If only we could have laughed. Would everything have changed? But we didn’t.
“You are my mother,” she repeated, sounding so bereft it broke my heart.
“I am sorry,” I said.
“Don’t be,” she had the grace to say after a moment. “It’s just hard to get used to. Everything has changed, and yet nothing has. I don’t understand.”
“I don’t either,” I agreed.
Our silence this time was not peaceful, exactly, but slower, like water seeping through ground layers, becoming cool and dark and clear again.
“Will you do something for me?” she said at length. “For us?”
Oh my dear lost beloved child, I did not say out loud.
“Of course.”
“I can’t let you take Lithben. I can’t. But if you are going back to Mona, tell the druids what is happening here. Tell them about the payments and the conscriptions. Tell them about Prasutagus. Tell them to send us help.”
I dared to reach out and take her hands. She let me.
“I will. And I will also ask you to do something.”
“What?” she said warily.
“Take Lithben to see her father. Go see your daughter. The four of you need to be together again before it’s too late.”
She let out a long sigh, and then she astonished me.
“All right, mother. If you say so.”
“So soon?” said Sarah
The four of us were together in our quarters later that night. I had just told them I wanted to leave as soon as we could provision ourselves.
“We just arrived two days ago,” Alyssa agreed with Sarah. “It seems to me we could make ourselves useful here.”
“Boudica has asked me to go on her behalf to the druids of Mona,” I explained.
“Who are as likely to exile or execute you as listen to you,” Sarah pointed out. “Surely she could send a more welcome and well, reliable, ambassador.”
“She can’t spare any warriors,” I pointed out. “Even the older ones.”
“Maybe she just wants to be rid of you, Mother of Sarah,” fretted Bele. “Have you thought of that?”
“That’s possible,” I agreed, “but if she does, that is all the more reason for me not to impose on her hospitality. Besides, I want to go back to Mona.”
I did not tell them of the vision I’d had on the Tor of myself standing on Dwynwyn’s isle wearing her robes, looking out at the blood-red straits. It was not a happy vision, but no less compelling for that.
“Isn’t that carrying nostalgia for your youth a bit far?” suggested Alyssa.
“You need not come with me.” Then I surprised myself by saying, “In fact, you must not come with me.”
Bele and Alyssa sputtered and protested, but Sarah just looked at me, as if she were trying to see into my mind’s eye.

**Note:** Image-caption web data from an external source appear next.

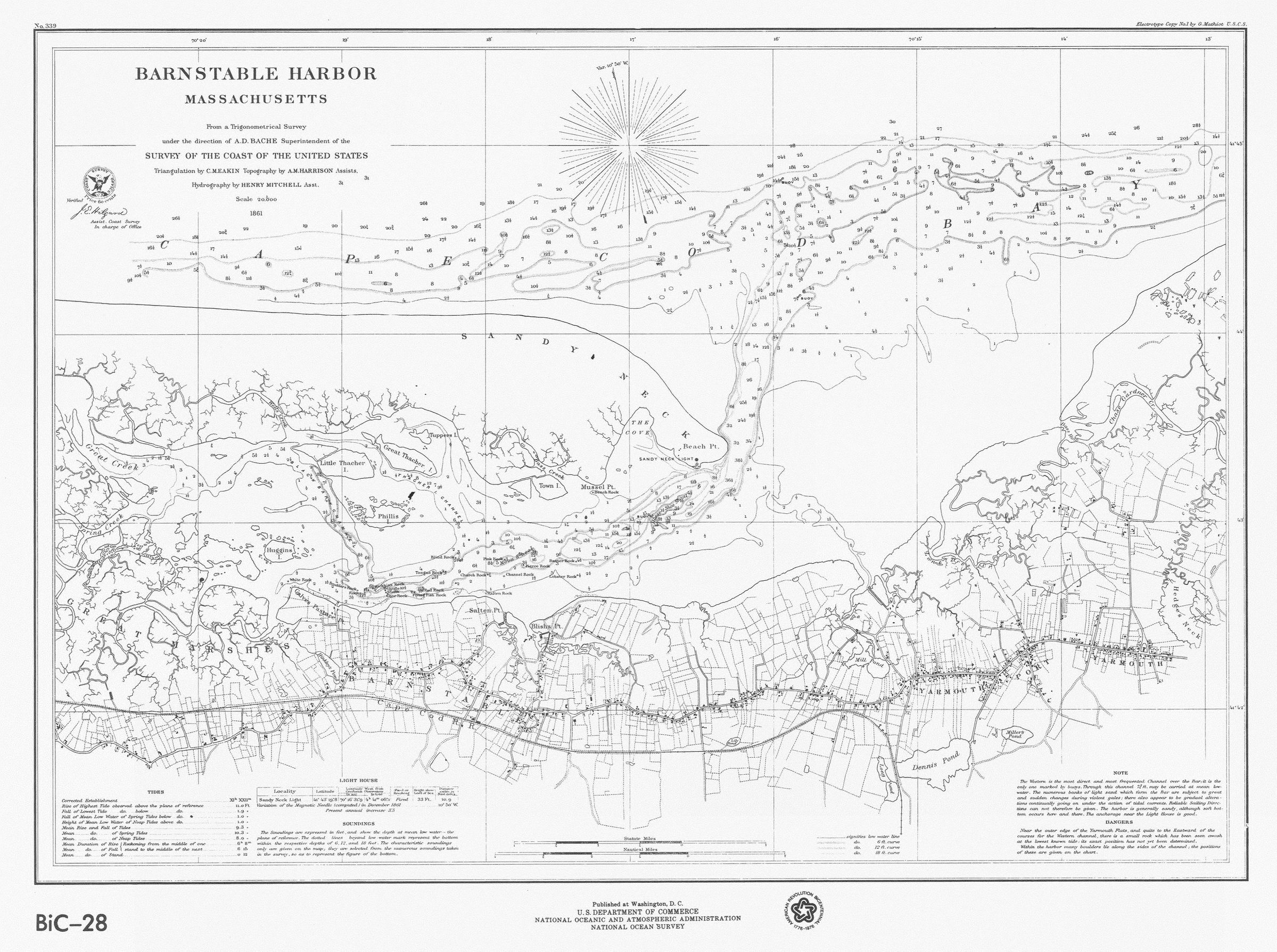 18 X 24 Inch 1861 Us Old Nautical Map Drawing Chart Of Barnstable Harbor From Us Coast Geodetic Survey X2747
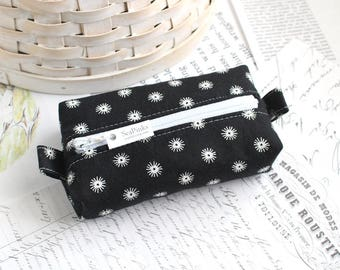 Black and White Polka Dot Small Boxy Pouch Polka Dot Coin Purse Black Change Purse Credit Card Holder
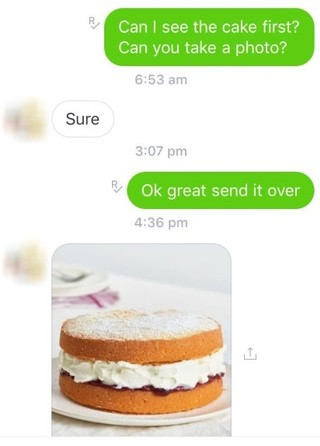 sponge cake message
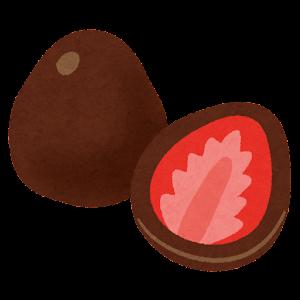 イチゴのチョコレートがけのイラスト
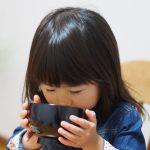 お味噌汁で母乳の出が良くなる3つの理由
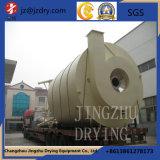 Pressão Spray Dryer Granulação / pulverizador torre / Torre de Arrefecimento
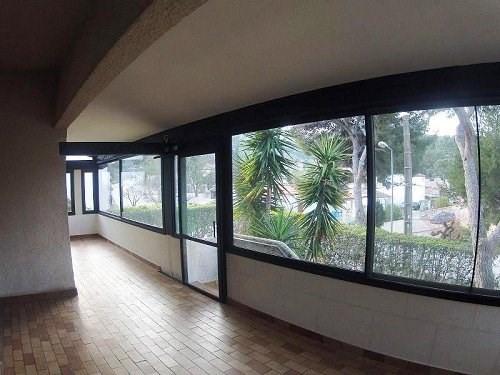 Rental house / villa Martigues 1376€ CC - Picture 4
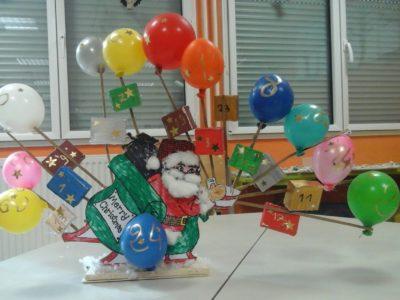 Décoration de Noël – site de Messigny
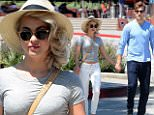 eURN: AD*202819117  Headline: *EXCLUSIVE* Julianne Hough and Brooks Laich look like two love birds after lunch Caption: *EXCLUSIVE* West Hollywood, CA - Julianne Hough and her fiance Brooks Laich look adorable leaving Cafe Zinque hand in hand.  AKM-GSI       April 12, 2016 To License These Photos, Please Contact : Steve Ginsburg (310) 505-8447 (323) 423-9397 steve@akmgsi.com sales@akmgsi.com or Maria Buda (917) 242-1505 mbuda@akmgsi.com ginsburgspalyinc@gmail.com Photographer: ALIN  Loaded on 13/04/2016 at 01:00 Copyright:  Provider: AKM-GSI-XPOSURE  Properties: RGB JPEG Image (21094K 1206K 17.5:1) 2400w x 3000h at 300 x 300 dpi  Routing: DM News : GeneralFeed (Miscellaneous) DM Showbiz : SHOWBIZ (Miscellaneous) DM Online : Online Previews (Miscellaneous), CMS Out (Miscellaneous)  Parking:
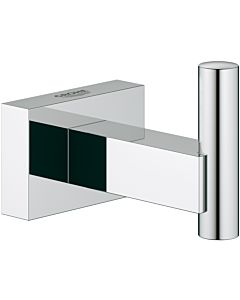 Grohe Essentials Cube Bademantelhaken 40511001 chrom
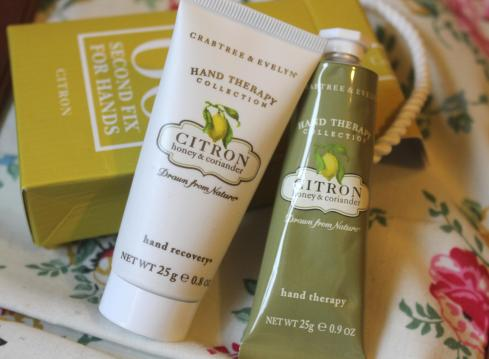 crabtree and evelyn 60 second hand fix citron review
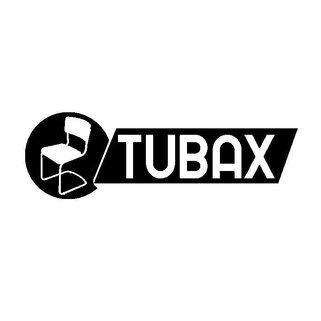 Tubax
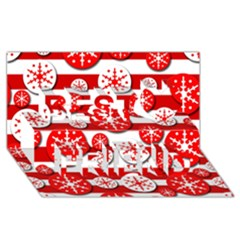 Snowflake red and white pattern Best Friends 3D Greeting Card (8x4)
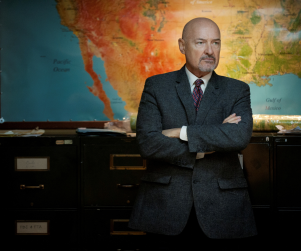 Terry O'Quinn on Falling Skies: First Look!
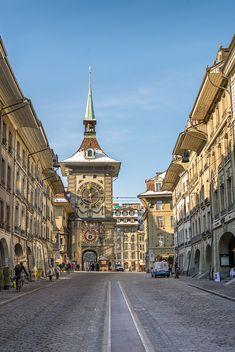 Bern in winter. Switzerland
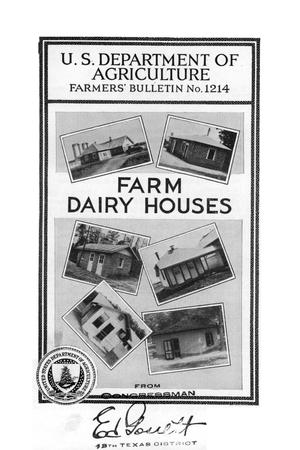 Farm dairy houses.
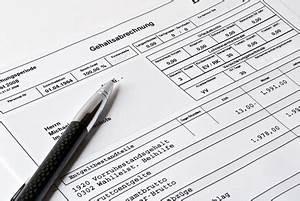 Sozialversicherungsnummer Abrechnung. lohnabrechnung k ein blatt mit ...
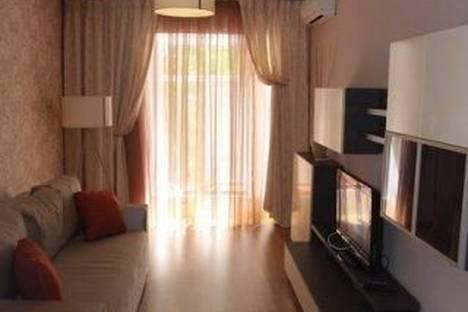 Сдается 3-комнатная квартира посуточно в Одессе, Дерибасовская, 10.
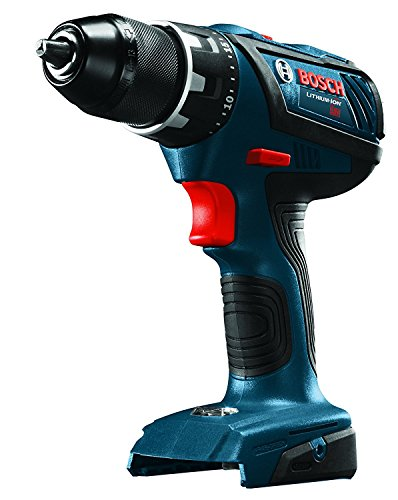Bosch DDS181AB Bare-Tool 18V Lithium-Ion 1/2'' Compact Tough Drill/Driver (Certified Refurbished) by Bosch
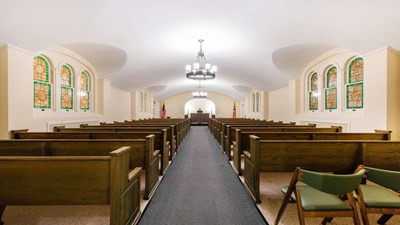 Chapel at John M. Taylor Funeral Home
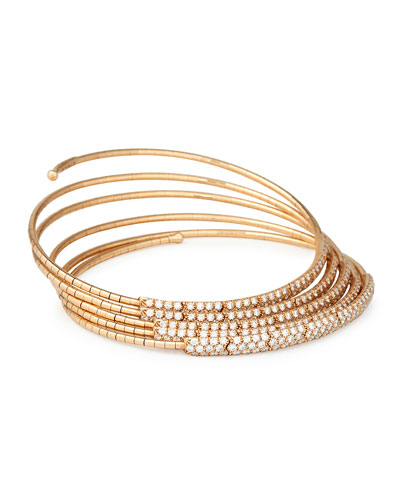 Five-Row Diamond Wrap Bracelet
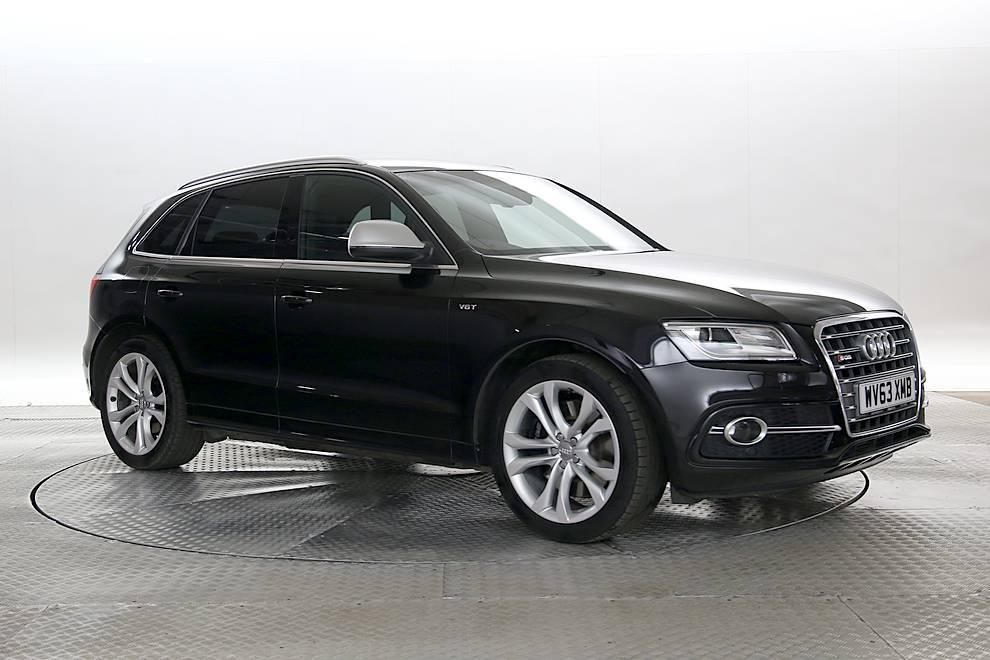 Audi SQ5 - Cargiant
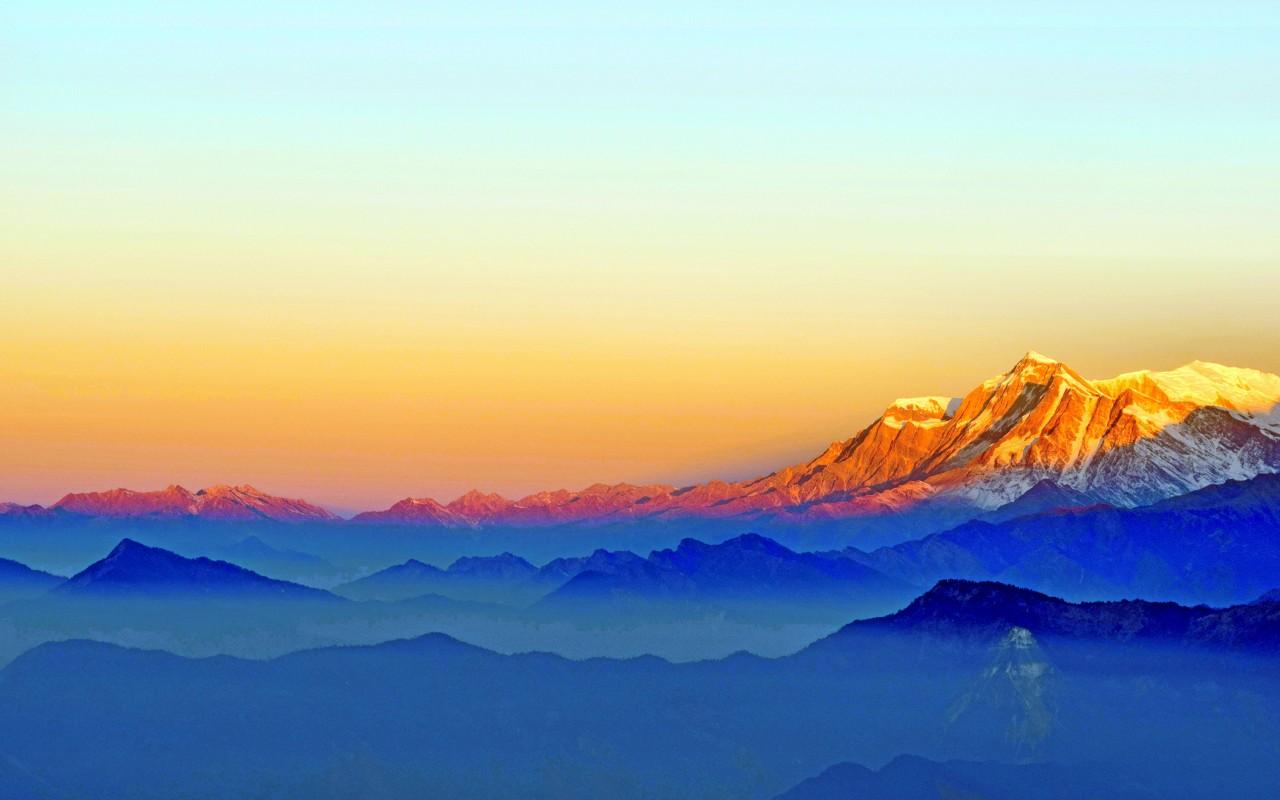 The Cross Hd Wallpaper Sunrise Mountains 5k Wallpapers Hd Wallpapers Id 19673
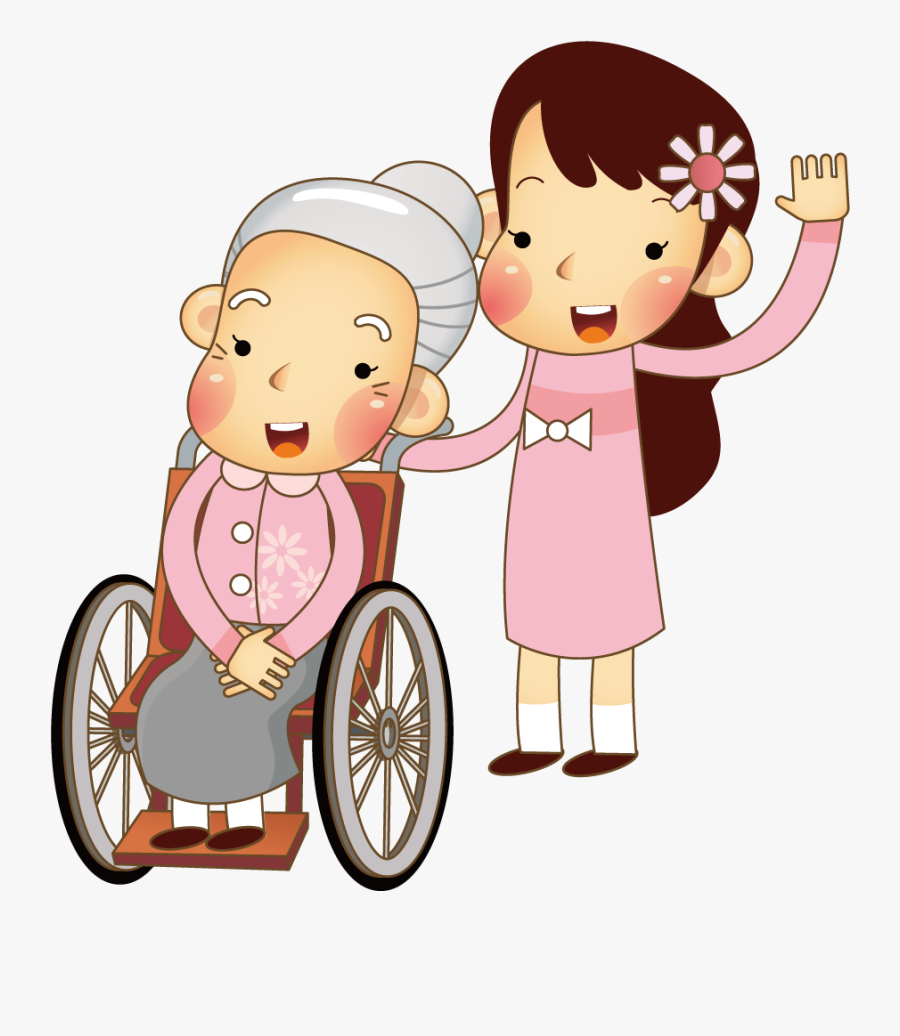 Transparent Wheelchair Silhouette Png.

“Bele and Alyssa,” Sarah spoke at length, “if Boudica will have you, I think it would greatly relieve my mother’s mind to know you are here to look out for Lithben and befriend Gwen.”
“Yes,” I agreed, and then suddenly everything became clear to me. “Sarah, you must stay, too. You are their kinswoman.”
There was a perturbed silence as everyone took in that I meant to go alone.
“But Mother! That is a long journey,” Sarah objected. “And you are an old—”
“That’s right,” I cut her off.
I stood up and the little hut filled with a wind that swirled my garments. I loosed my hair and let it float.
“I am the Grey Hag. I am the daughter and mother of the holy earth and the holy isles, the mountains are made of my bones. I am the ragged edges of her rocky shores, the breath of her tides, the depth of her seas. Whoever harms me brings down my curse and whoever lends me aid is blessed.”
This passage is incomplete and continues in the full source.